Part of this is done by submitting an FSA-153 form. Subsequently, the USDA then publishes this information as part of an annual report.

« The USDA [goal] is to accurately capture the data required by the AFIDA Act and report it to Congress and the public,” the spokesperson explained.

Still, Congress says there are gaps in that data, which has raised alarm bells for some, including Maxwell.

He has spent years lobbying states to put in place tighter controls on foreign investment in farmland.

A dairy farm in Westby, Wisconsin on October 3, 2020. (Kerem Yucel/AFP via Getty Images)

And as commodity prices continue to climb, some believe this will only ignite a fire for foreign investors to keep buying US farmland.

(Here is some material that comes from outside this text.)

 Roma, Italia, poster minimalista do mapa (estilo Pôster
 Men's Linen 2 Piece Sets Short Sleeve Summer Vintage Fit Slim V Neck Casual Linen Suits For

“With everything going on with inflation, and now the war in Ukraine, there seems to be a growing interest in farmland,” Downey noted.

He added that when it comes to land, there is an old saying that fits the situation: they don’t do anything with it anymore.

And regarding loose state regulations on foreign land purchases, Downey said, “Some of the conversations we’ve had internally recently are ‘what are the teeth’ to enforce this?”

Steps taken to tighten the reins of foreign ownership include Bill 5490, which will require the USDA and the Government Accountability Office to conduct a detailed analysis and report to Congress on the extent of foreign influence in the American agricultural industry.

Additionally, the House farm appropriations bill for fiscal year 2022 will require the USDA to take action to “prohibit the purchase” of farmland by companies wholly or partly owned by China, China, and China. Russia, Iran and North Korea.

autumn spredemann


Autumn is a South American-based reporter who primarily covers Latin American issues for The Epoch Times.